Barely the size of a matchbox, the new generation of chip-scale atomic clocks (CSACs) developed by Tianjin Huaxin Technology Co. is ready to enable precise timekeeping for deep-sea oil exploration, commercial satellites, and smart power grids.
The "time magic box" has a volume of just 8 cm^3 and power consumption of 0.15 watts, yet can still keep time autonomously without satellite signals, drifting less than one second every 10,000 years. In 2023, China activated its first — and currently only — CSAC production line, breaking the previous foreign monopoly on this critical technology, after a 13-year uphill battle against seemingly impossible physics and engineering odds.
Taming temperature and signal
The journey to produce CSACs began with deceptive simplicity. "We were optimistic at first," recalls Liu Ruiyuan, general manager of Huaxin. "The principles were known." However, their first prototype was a failure, as it could not detect the ultra-weak optical signal needed to lock onto atomic transition frequencies. They had built a "dead clock."
The problem was environmental noise. The critical signal only produced a few thousandths of the power of the laser's intensity and can be completely drowned out by tiny temperature fluctuations. To solve this, the team developed a microfluidic temperature control chip, pushing precision from 0.1°C to an extraordinary 0.001°C. This finally allowed the signal to emerge from the environmental noise.
Unfortunately, the signal remained unstable.
For four years and through hundreds of trials, the team focused on the atomic vapor cell — the "heart" of the device. The type and ratio of buffer gases inside this cell were the key. After endless experimentation, a stable signal finally appeared on a monitor. The atomic clock was "alive." This phase demonstrated that mastering quantum physics is only the first step; conquering micro-system integration and materials science is where true innovation begins.
Engineering the perfect vacuum
Moving a lab prototype to a reliable product required solving vacuum packaging. The entire physics package must be sealed inside a 1 cm^3 ceramic cavity, with an extremely low leak rate needed to maintain a 10-year lifespan.
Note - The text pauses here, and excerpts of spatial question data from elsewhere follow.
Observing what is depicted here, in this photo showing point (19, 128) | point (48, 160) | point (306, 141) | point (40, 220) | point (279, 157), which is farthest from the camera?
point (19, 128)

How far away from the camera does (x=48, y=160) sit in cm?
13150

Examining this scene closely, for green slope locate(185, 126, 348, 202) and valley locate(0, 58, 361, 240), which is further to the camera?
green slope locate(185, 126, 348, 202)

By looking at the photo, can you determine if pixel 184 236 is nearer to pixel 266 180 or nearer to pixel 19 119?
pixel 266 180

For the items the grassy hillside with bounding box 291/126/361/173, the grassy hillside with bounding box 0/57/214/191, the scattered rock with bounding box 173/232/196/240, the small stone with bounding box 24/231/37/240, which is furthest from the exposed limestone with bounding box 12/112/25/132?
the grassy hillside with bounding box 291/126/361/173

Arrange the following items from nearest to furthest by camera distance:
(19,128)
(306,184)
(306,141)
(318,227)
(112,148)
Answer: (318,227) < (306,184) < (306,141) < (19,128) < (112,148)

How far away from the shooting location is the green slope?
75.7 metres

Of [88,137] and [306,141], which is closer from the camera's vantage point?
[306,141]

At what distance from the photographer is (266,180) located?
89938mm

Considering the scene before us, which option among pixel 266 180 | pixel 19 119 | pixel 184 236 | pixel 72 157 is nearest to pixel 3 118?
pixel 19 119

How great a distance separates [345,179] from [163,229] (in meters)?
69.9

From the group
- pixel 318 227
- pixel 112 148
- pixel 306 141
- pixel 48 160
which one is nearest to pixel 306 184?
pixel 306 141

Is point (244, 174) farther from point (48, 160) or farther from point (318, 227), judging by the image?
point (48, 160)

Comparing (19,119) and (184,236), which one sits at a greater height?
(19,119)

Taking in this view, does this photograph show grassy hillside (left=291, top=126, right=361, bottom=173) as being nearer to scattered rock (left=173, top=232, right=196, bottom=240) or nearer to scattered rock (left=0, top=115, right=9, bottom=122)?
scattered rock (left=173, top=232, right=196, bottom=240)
A leak just 10 times larger would double power consumption and cripple performance.
Initial attempts using standard welding furnaces failed to achieve the necessary vacuum. "Each unit is expensive, and we could only make one or two a week, most ending up as scrap," said Liu, pointing to a pile of failed units. After six months of inconsistent results, the team abandoned off-the-shelf tools and co-developed a custom vacuum welder with a motion mechanism. This meant conquering three major challenges: precision alignment under extreme heat, controlling solder splash, and optimizing heating curves.
The R&D team worked in harsh conditions — a vacant factory in Daxing, Beijing, with summer temperatures over 40°C and winter cold so severe it numbed their hands. A single weld required 20+ hours of continuous monitoring, with teams working in shifts to adjust parameters. In July 2020, after four years of effort, the reliable vacuum seal was finally achieved, turning an experimental possibility into an engineering reality ready for production.
Building a production line
Despite a working product, manual production was unsustainable. Ten technicians using tweezers under microscopes could produce only 200-300 units per year, far short of the thousands needed for national projects. "A major advantage of CSACs is mass production," said Liang Xiaopeng, chairman of Huaxin. "We had to build a line."
With no domestic reference to follow, the team designed everything from scratch. The smallest physical part is just 0.2 mm (two hair-widths), requiring micron-level precision systems. Many automation equipment vendors were unable to help due to the difficulty of the task. Moreover, to automate the manual process, materials and workflows had to be completely redesigned.
To overcome these challenges, Huaxin collaborated with the Institute of Physics at the Chinese Academy of Sciences, leveraging their semiconductor equipment and micronano processing capabilities. Through iterative testing, they locked in optimal process parameters.
By continuously refining equipment and processes, the team pushed the production yield above 98 percent. In the summer of 2023, China's first CSAC production line, with an annual capacity of 30,000 units, went into operation in Tianjin's Binhai High-Tech Zone.
"This component has driven an entire industry," said Liang. The availability of domestic CSACs has enabled more precise node-based seismic exploration and is expanding into commercial satellites and smart grids.
The next goal is to expand capacity to 100,000 or even one million units annually, while collaborating with top research institutes to develop even more advanced products. The quiet "tick" of this tiny clock marks not just the passage of time, but the heartbeat of Chinese innovation — a decisive shift from "Made in China" to "Created in China."